Red bean paste filling
Before I forget, the recipe for red bean paste is the same as the one for red bean steamed buns. If you recall, I only used half of the filling when making the steamed buns, so this time I use the remaining half for making my of matcha anpan.
My family loves red bean paste and we practically inhale the stuff, so it is always wise for me to make a bigger batch. If you are making the filling only for the matcha anpan, feel free to half the filling recipe, though I prefer to have extra filling than running out of it.
Shaping and filling the bread
Once the dough has finished proofing, punch to release air bubbles, and knead again for two minutes.
To replicate the shape of anpan from bakeries, I divide the dough into 12 portions, flatten each portion, place one medium ice cream scoop (1 1⁄2 tablespoon) worth of filling at the center, gather the dough edges and seal, and gently shape into a round shape. Repeat for the other 11 portions.
There is no correct or wrong way in shaping a bread roll, so feel free to shape your bread in any way you like.
Final proofing and baking the bread
Place all the bread rolls in a baking tray lined with a parchment paper and let it proof again for another 45 minutes, or until the volume is at least 50% bigger.
Preheat your oven to 200 Celsius (400 Fahrenheit). Prepare an egg wash by mixing one egg with one teaspoon of milk or water.
Brush the top surface of the dough liberally with the egg wash. Sprinkle the top with some toasted black sesame seeds, then bake in the preheated oven for about 12-15 minutes, or until golden brown. Serve immediately.
- Red bean paste filling
- 300 gram red bean
- 300 gram sugar
- 1 1/2 tablespoon honey (optional) (*)
- a pinch of salt
- 150 ml warm milk (38 Celsius or 100 Fahrenheit)
- 5 gram active dry yeast
- 5 gram sugar
- 280 gram all purpose flour
- 20 gram matcha (Japanese green tea powder)
- 10 gram sugar
- 4 gram salt
- 1 egg
- 2 tablespoon butter, room temperature
- Egg wash (mix together)
- 1 egg
- 1 teaspoon milk/water
- Garnish (optional)
- toasted black sesame seeds
- Red bean paste filling
- In a pot, soak well rinsed red beans in ample of fresh cold water for at least 8 hours or overnight. Heat until boiling, add 4 cups of water. When it boils the second time, drain in a sieve.
- In fresh cold water, boil beans again until tender and slightly fall apart. Add water so that liquid always covers the beans by about 1 inch while cooking. Drain again in a sieve.
- Transfer beans back to a pot, add sugar, and mix well. Cook over low heat and stir gently.

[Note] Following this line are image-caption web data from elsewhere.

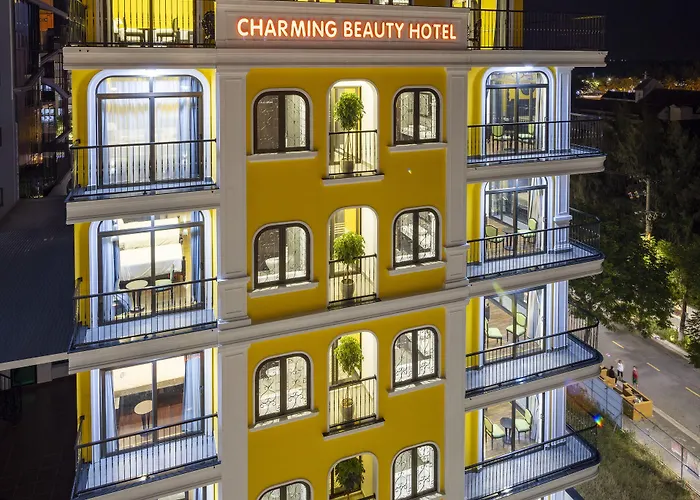 Charming Beauty Hotel Da Nang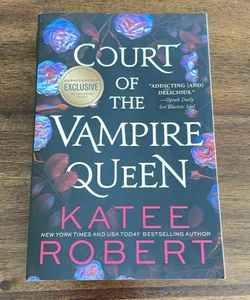 Court of the Vampire Queen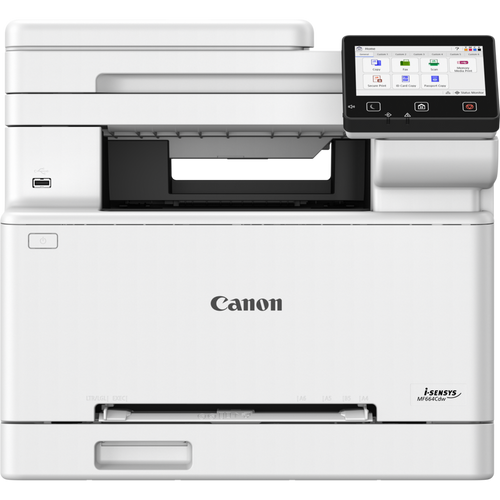 מדפסת לייזר משולבת Canon i-SENSYS MF664Cdw קנון
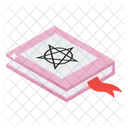 Spell Book Magic Book Incantation Book Icon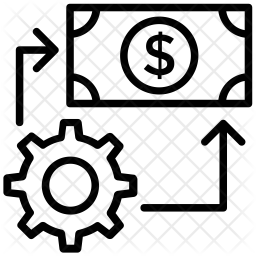 256x256 Business Optimization Icon Of Line Style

- Add honey, and mix well. Add a pinch of salt, stir lightly, and remove from heat.
- Mash with the side of a spatula or a potato masher. Chill until needed.

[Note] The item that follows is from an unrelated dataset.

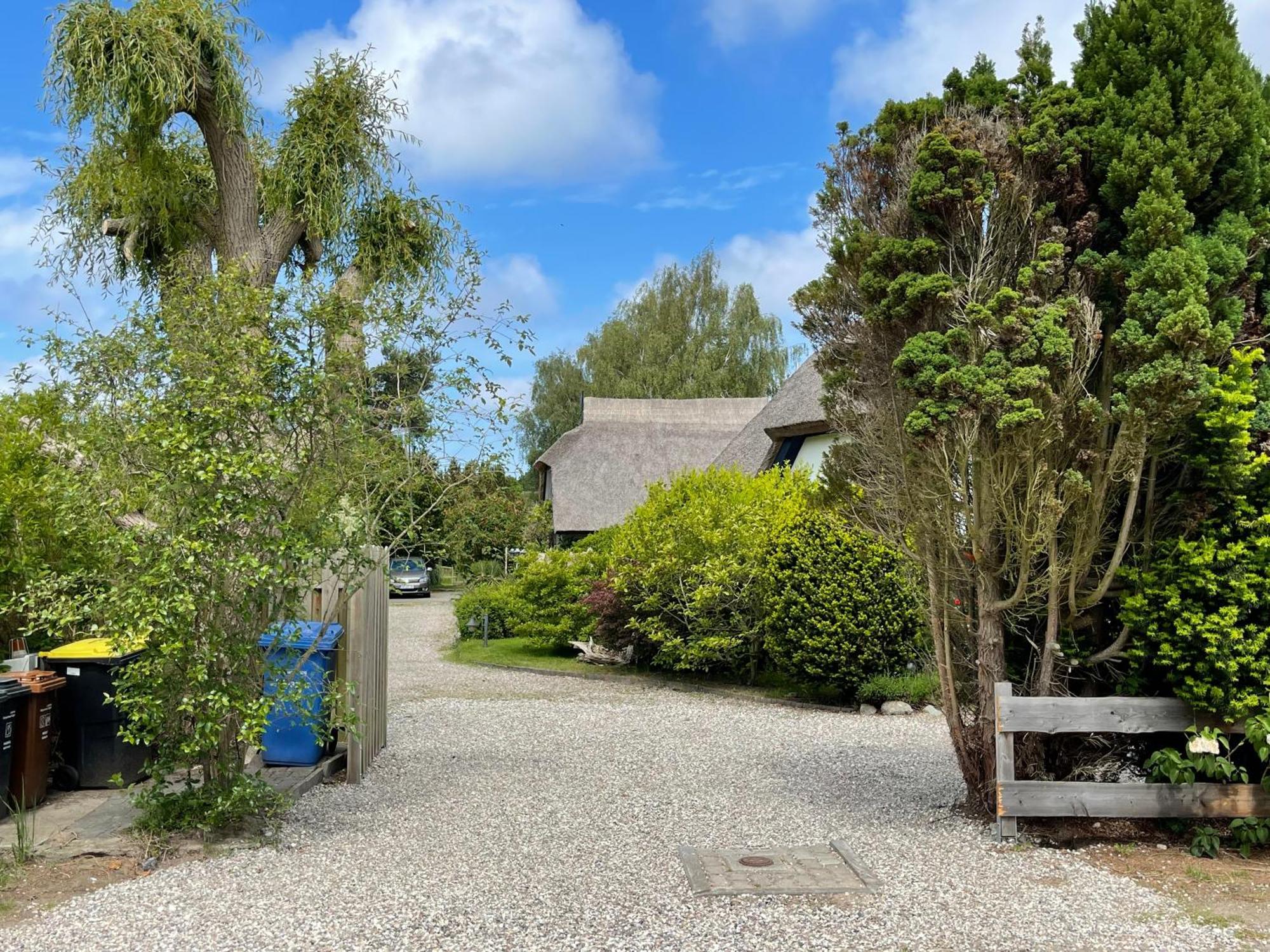 Landhaus Darss Wieck Exteriör bild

- Mix together warm milk, active dry yeast, and 5 gram sugar. Let rest for 20 minutes until foamy.
- In a large mixing bowl, whisk together all purpose flour, matcha, 10 gram sugar, and salt. Make a well, then pour the foamy yeast solution, egg, and butter. Knead into a smooth, soft, elastic, and non-sticky dough. If the dough is too sticky, you may add 1-2 tablespoon of all purpose flour. Kneading time is 20 minutes.
- Place the dough in the bowl, wrap with wet kitchen towel or saran wrap. Let it proof until the volume is doubled, about 1 hour in warm kitchen.

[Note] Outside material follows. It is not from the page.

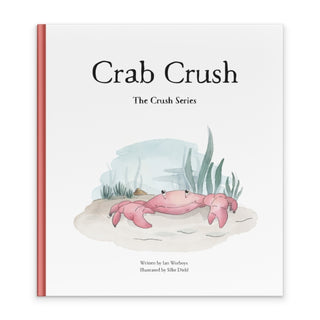 Cover image for 9788090812130 - Crab Crush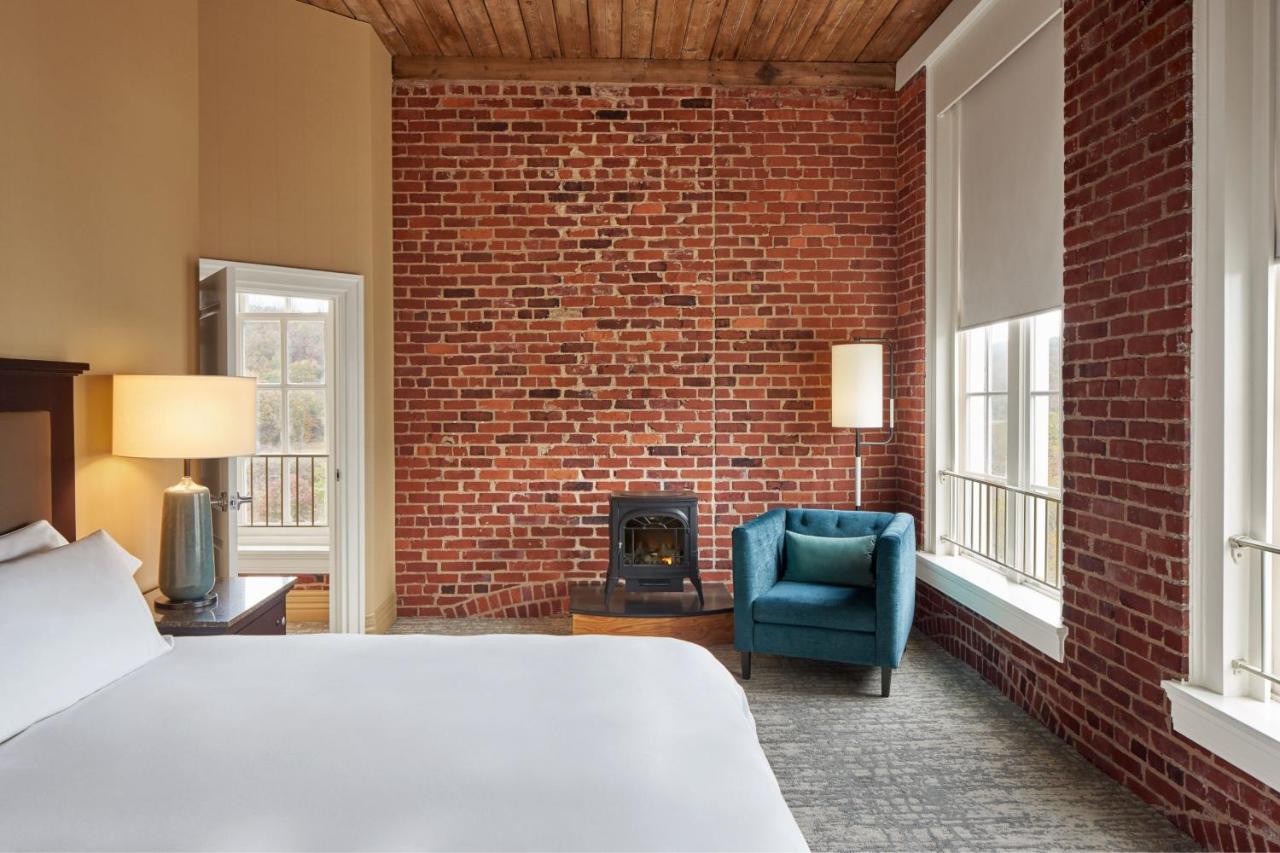 Craddock Terry Hotel, Lynchburg, A Tribute Portfolio Hotel Eksteriør bilde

- Punch the dough to release air bubbles, knead for 2 minutes, then divide into 12 portions.
- Roll a piece of dough into a flat circle of about 4 inch diameter. Place one medium ice cream scoop worth of red bean paste filling on the center of the dough (about 1 1/2 tablespoon), then gather the edges and close the seam tightly to fully enclose the filling inside the dough. Place on a baking tray lined with parchment paper. Repeat for the other 11 portions.
- Proof again for 45 minutes, or until the bread is 50% bigger.
- Preheat oven to 200 Celsius (400 Fahrenheit).
- Brush the top of each bread liberally with egg wash, and sprinkle the top with toasted black sesame seeds. Bake in preheated oven for 12-15 minutes, or until golden brown.
- Best served warm when out from the oven. The bread should be fresh for up to 3 days.